The ‘Keep moving’ business plan

by Michael Tilley ([email protected]) 61 views 

Had the opportunity this week to gather with a group of folks related to the home building industry.

The Greater Fort Smith Association of Home Builders presented its 2011 Showcase Home as part of its overall Parade of Homes program. Proceeds from the sales of the showcase home, which is built primarily through donated time and materials, help support the association.

The association is one of the few in Arkansas to continue with an active home parade schedule — one in the fall and one in the spring — AND a showcase home. That’s right. Here in Fort Smith, we are home to one of the more aggressive and innovative home industry-promotion programs in the country. Not even in Northwest Arkansas, where the skies are always blue, the children always perfect and Wal-Mart execs walk on water while doling out hundred-dollar bills rolled up in round-bales, do they have such an active home show program.

But the association is not the point of this rambling. The point is those group of home builders and what they do, have done and continue to do in a regional economic sector that too often gets overlooked by us folks here at The City Wire and other media outlets.

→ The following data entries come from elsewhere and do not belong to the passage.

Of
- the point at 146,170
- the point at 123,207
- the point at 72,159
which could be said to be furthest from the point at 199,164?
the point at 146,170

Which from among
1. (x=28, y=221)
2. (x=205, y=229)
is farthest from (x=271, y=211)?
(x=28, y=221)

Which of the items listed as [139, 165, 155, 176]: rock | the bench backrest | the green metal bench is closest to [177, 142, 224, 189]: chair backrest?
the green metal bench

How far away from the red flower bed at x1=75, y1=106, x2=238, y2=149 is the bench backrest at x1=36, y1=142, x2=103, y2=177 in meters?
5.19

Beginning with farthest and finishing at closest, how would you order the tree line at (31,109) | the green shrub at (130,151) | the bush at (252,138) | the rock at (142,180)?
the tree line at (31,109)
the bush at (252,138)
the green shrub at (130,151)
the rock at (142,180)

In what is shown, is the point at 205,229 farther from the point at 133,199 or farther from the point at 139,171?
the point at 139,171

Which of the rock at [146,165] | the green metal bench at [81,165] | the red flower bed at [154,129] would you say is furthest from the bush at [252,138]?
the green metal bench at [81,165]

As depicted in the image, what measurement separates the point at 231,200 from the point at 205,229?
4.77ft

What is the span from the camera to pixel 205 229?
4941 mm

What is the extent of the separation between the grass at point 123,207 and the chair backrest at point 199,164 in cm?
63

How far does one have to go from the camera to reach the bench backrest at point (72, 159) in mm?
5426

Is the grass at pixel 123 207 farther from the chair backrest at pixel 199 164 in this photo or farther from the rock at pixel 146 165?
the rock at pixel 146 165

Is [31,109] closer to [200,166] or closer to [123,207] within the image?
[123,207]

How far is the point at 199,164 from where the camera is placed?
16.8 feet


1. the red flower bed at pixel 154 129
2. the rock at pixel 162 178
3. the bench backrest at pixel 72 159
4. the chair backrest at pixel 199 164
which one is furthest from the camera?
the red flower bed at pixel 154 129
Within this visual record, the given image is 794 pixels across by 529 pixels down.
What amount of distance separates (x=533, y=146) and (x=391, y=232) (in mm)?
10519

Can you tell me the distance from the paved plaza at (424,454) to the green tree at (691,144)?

The thing is, being a success in the home building industry is tough in good years. There are skilled trades to keep on the payroll, federal, state and local rules to understand and abide by, construction loans to secure, federal, state and local rules to understand and abide by, negotiations with Realtors, federal, state and local rules to understand and abide by, weather issues, federal, state and local rules to understand and abide by, price fluctuations in building materials, and, last but not least, federal, state and local rules to understand and abide by.

Cat herding is far easier.

And, just when home builders believe they have the aforementioned factors somewhat contained, the results of Congressional incompetence and Wall Street malfeasance throw the national housing market into a tar pit full of alligators surrounded by land mines and all bordered by a wall of slimy Congressional financial sector “fixes” that causes the previous Congressional incompetence to appear Einsteinian.

Times have been tough on the regional home building sector. Home sales in Crawford, Franklin and Sebastian counties between January and August are down almost 5%. The year-to-date dip in the number and value of homes sold in the Fort Smith area continues a trend in which 2010 marked the fourth consecutive year of decline in the residential real estate market.

Home builders must be about half crazy. And we might also wonder about the sanity of bankers who loan builders the money to build spec homes. You don’t need to attend a church to see faith. You’ll see more faith at a loan signing between a banker and a builder than in the most fiery and brimstoney pentecostal church in the region.

Charles Mock, the builder of this year’s showcase home, was frank in his discussion about how he has survived the ups and downs of the regional and national home industry. He noted that builders just “have to keep moving,” and essentially “have a feel” for how many homes to build in anticipation of demand.

The secret to home building success may best be captured in Charlie Daniels’ 1973 hit “Uneasy Rider,” a song about a hippie who finds himself outnumbered in an altercation during an unplanned stop in a redneck bar in Jackson, Miss.

“I was too busy movin’ and hopin’ I didn’t run outta luck,” Daniels wrote in the latter portion of the song.

Although home builders are often outnumbered by market and political forces, the Daniel’s reference is not entirely fair to home builders There is more to success than pure luck or haphazard forward movement. Home builders still in business, especially in the Fort Smith region, are conservative in their plans and actions. They have the ability to moderate their optimism and pessimism — which is to say they’ve learned to ignore headlines that claim boom or doom.

Regional home builders chase the sweet spot. This year, the sweet spot might be 10 spec homes. Next year, the sweet spot might be five custom homes and a few duplex projects. To that extent, they ARE busy moving, and hoping they don’t run out of luck.

This is not to say all home builders are genius prognosticators and salt-of-the-earth folks. We’ve had a few bankruptcies and lawsuits among and against home builders.

But the folks — home builders, product vendors, architects, plumbers, etc. — at the recent showcase home party are the survivors. And, for the most part, they are true family operations, with spouses, sons and daughters often part of the business plan. They are still moving thanks to a combination of years of experience seasoned with a dose of luck.

You, Kind Reader, may be reading this in a structure built by a home builder who, at the time, was making a calculated bet that your particular structure would sell in a set period of time so he or she could keep moving with another project.

It’s certainly unpopular these days to hope a business or a business owner gets rich, but for all our sakes, let’s hope our local home builders continue to keep moving and are handsomely rewarded for the unique risks they assume each day.

The showcase home each year is about more than highlighting the latest in energy efficiency appliances and products, landscaping, techniques and bells and whistles. It’s more than 2,000-square-feet of structure that serves as a reminder of the struggles, wins, losses and jobs created in the pursuit to build Home Sweet Home.